Visually the artwork is poised between anime and the kind of moody fare DC Comics through Warner Studios specializes in (and scanning his credits I find Trese director/producer Jay Oliva directed a decent adaptation of The Dark Knight Returns). The series does well with long shots that depict Manila as a cross between Gotham City and Los Angeles 2019 and New Port City 2029 with the occasional recognizable landmark (The Light Rail Transit system; the Meralco Building; Muntinglupa Prison. I'll also admit to often driving down Balete Drive at night though I've yet to see a White Lady, much less pick one up). Other locations such as the entrance to Muntinglupa Prison feel less impressive--but what can one do? Manila by night evokes many noirish images; the prison sequence is in broad daylight, and probably needs the gritty matter-of-fact realism of live action to help sell the story.
But the series feels like more than a creature feature, or the mere sum of its many influences--when Alexandra first confronts Senor Armanaz head of the Armanaz organization it's not as some lowly gumshoe but as the proud if diminutive daughter of Lakan Anton Trese (Eugene Adalia in Filipino).

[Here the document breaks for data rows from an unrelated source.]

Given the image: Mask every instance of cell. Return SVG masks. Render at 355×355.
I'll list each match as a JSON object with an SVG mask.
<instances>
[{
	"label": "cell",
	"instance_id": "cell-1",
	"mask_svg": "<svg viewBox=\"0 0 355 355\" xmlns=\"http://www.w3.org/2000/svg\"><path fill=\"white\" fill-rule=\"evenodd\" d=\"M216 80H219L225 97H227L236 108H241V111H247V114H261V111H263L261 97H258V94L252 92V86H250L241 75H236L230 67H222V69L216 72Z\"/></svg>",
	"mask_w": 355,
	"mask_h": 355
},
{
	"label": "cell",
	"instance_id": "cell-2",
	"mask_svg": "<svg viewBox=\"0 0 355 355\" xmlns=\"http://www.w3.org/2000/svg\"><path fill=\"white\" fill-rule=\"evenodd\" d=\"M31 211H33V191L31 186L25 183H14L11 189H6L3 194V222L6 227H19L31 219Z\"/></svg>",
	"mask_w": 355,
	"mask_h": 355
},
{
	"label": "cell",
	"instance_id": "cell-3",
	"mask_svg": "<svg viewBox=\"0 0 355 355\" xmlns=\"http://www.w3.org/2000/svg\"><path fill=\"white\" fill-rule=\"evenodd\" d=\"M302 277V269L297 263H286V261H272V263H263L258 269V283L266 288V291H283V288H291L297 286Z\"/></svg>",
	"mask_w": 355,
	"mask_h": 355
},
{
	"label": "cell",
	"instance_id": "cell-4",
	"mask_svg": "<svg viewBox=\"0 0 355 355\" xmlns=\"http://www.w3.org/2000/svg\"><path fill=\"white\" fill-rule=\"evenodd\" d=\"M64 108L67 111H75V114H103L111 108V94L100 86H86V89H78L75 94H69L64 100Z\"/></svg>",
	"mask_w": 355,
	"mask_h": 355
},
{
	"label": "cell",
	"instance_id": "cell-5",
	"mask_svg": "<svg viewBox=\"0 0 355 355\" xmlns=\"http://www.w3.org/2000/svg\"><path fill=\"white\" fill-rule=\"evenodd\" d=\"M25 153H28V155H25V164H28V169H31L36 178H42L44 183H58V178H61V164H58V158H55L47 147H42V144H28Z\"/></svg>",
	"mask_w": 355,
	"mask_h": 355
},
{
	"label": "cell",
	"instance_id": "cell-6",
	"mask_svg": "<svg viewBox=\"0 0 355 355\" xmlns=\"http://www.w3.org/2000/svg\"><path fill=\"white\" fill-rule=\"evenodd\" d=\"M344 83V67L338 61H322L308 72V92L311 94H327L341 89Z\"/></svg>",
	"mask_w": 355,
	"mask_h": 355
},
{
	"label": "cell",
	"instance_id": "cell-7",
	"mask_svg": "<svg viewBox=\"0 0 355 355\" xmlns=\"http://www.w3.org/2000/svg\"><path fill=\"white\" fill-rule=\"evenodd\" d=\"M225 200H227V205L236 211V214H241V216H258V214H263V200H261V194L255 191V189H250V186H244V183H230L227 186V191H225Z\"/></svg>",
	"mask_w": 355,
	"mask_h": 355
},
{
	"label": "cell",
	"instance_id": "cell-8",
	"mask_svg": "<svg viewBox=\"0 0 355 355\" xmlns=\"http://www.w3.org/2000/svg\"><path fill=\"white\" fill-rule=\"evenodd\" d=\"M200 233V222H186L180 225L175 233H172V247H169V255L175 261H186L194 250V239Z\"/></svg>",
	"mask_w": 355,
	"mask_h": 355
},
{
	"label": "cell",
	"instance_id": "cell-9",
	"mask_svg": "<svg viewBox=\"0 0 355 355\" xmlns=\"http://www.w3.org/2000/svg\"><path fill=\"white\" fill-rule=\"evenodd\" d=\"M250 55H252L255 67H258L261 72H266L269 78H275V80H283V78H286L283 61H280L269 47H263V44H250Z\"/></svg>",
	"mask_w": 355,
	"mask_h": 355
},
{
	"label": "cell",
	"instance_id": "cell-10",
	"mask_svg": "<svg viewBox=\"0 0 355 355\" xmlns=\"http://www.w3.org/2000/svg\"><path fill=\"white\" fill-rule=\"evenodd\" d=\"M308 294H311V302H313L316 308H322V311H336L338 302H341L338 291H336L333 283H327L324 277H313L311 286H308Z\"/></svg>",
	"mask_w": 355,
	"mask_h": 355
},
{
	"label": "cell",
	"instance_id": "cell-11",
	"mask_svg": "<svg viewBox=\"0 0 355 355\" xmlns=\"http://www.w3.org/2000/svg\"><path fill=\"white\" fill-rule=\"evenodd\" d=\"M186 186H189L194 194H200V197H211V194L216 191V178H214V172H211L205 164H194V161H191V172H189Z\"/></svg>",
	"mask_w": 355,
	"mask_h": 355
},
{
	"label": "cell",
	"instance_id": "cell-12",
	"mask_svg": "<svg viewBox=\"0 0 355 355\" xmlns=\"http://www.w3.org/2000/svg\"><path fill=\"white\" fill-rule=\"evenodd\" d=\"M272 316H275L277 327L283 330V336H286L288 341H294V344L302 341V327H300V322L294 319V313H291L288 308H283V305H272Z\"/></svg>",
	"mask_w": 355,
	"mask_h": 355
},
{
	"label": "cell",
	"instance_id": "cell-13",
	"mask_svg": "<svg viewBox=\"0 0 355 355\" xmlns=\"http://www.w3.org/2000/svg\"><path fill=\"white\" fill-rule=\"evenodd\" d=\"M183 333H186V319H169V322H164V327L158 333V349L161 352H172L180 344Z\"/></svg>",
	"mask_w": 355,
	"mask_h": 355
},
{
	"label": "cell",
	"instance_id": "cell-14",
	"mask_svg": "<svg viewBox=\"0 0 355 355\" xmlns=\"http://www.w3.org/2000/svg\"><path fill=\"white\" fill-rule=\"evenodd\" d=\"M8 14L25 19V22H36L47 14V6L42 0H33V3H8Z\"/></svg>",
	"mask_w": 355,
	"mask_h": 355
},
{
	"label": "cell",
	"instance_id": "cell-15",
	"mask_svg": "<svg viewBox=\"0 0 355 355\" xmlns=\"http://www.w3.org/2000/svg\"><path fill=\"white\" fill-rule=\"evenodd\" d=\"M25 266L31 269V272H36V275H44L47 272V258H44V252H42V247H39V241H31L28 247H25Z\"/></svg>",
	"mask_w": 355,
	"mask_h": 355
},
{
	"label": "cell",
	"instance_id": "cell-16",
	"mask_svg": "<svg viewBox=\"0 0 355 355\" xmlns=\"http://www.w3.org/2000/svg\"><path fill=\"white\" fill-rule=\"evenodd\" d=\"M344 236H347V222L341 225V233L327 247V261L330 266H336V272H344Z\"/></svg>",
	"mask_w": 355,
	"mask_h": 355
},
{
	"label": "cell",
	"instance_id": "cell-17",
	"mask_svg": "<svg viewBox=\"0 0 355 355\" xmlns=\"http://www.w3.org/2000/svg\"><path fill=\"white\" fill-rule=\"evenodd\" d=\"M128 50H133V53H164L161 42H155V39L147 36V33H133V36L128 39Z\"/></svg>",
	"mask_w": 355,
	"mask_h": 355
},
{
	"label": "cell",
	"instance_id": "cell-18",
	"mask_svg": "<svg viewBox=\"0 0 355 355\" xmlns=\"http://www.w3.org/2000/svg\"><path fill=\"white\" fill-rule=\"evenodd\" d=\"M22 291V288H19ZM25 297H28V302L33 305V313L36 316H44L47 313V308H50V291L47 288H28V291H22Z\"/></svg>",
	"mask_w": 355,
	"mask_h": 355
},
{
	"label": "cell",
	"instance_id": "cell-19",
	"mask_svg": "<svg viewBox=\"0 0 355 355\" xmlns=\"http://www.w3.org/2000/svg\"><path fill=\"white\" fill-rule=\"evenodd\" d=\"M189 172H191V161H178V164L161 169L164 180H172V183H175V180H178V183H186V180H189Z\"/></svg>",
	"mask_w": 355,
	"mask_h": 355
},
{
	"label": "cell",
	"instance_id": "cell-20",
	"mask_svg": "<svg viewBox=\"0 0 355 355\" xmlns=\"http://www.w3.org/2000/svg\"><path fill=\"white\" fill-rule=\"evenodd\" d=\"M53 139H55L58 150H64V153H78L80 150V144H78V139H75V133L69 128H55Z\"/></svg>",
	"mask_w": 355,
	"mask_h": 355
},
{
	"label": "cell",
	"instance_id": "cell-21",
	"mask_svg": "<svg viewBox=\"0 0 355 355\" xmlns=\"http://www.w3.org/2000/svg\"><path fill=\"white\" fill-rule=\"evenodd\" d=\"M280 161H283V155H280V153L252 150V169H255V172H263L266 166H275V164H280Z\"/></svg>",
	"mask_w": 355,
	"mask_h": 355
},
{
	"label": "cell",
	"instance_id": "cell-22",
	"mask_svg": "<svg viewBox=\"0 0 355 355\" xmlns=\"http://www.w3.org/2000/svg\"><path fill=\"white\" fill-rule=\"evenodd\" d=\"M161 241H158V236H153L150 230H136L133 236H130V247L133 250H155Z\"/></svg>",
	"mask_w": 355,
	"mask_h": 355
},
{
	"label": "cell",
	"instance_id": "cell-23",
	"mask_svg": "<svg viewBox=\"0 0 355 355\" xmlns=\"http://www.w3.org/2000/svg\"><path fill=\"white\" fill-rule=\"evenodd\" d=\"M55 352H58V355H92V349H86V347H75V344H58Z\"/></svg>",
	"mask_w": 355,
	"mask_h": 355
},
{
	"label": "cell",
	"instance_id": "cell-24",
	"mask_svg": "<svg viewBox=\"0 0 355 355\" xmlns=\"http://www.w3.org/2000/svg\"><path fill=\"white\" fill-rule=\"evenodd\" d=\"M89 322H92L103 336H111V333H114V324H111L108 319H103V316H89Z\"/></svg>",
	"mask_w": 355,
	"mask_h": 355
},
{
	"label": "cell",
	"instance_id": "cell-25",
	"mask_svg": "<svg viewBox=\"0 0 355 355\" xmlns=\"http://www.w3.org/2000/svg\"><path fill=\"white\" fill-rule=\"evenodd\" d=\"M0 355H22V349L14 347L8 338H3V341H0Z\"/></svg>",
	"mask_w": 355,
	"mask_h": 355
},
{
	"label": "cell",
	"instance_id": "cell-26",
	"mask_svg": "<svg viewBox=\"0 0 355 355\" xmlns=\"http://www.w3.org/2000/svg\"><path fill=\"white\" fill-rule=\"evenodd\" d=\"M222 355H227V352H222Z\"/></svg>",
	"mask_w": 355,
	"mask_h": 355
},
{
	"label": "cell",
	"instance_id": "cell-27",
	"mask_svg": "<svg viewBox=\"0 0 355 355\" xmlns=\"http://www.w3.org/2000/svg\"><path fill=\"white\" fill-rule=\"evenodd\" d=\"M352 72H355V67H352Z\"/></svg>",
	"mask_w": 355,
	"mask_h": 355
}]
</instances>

She is both heir to her father's occult powers and enforcer of the balance Anton forged between humans and the rest of the Underworld--a balance that grows increasingly precarious as the series progresses.
And just in time for Father's Day this coming Sunday (skip this paragraph if you haven't seen the series!) we learn--from the big bad Datu Talagbusao himself (Bryan Encarnacion for the Filipino dub)--that Anton isn't the noble idealist Alexandra thought him to be. It's an educational journey into one's own history and I suppose a necessary one--every son or daughter adoring or not should learn his or her father had feet of clay--but does make Alexandra's final burst of strength more believable. She had to sacrifice something and in this case it's her innocence with regards to her father. We all lose our illusions eventually and grow up.
I like it; for all its flaws it's an intriguing taste of the kind of worldbuilding Budjette Tan and Kajo Baldisimo have been doing since 2005 (the series is a rather crowded summarization of the first three volumes). I don't expect the animation to improve with succeeding episodes, not unless this becomes a hit, but if the writers focus more on the intricacies and nuances of the world and the characters inhabiting it rather than on standard-issue anime fight sequences--who knows? The mixed blessing might not be so mixed after all.
3 comments:
It has many good things going for it, but I think the way it tells the story is clunky. There are many 'huh?' moments and 'why did that happen?' moments. I think the story could have been told more clearly.
I read issue one of the comics, they are clearly suppose to be individual stories. The story arc was added in the animation.
I would like to see more, but I would also want to see them improve.
Good points, and hopefully they do address them. That said, Maasaki Yuasa's Japan Sinks also had similar problems. May be a Netflix effect--they give you only so much money and so much time to tell your story and it shows.
Alex Fortune aka Alex Trece comicbook story by Budgette Tan.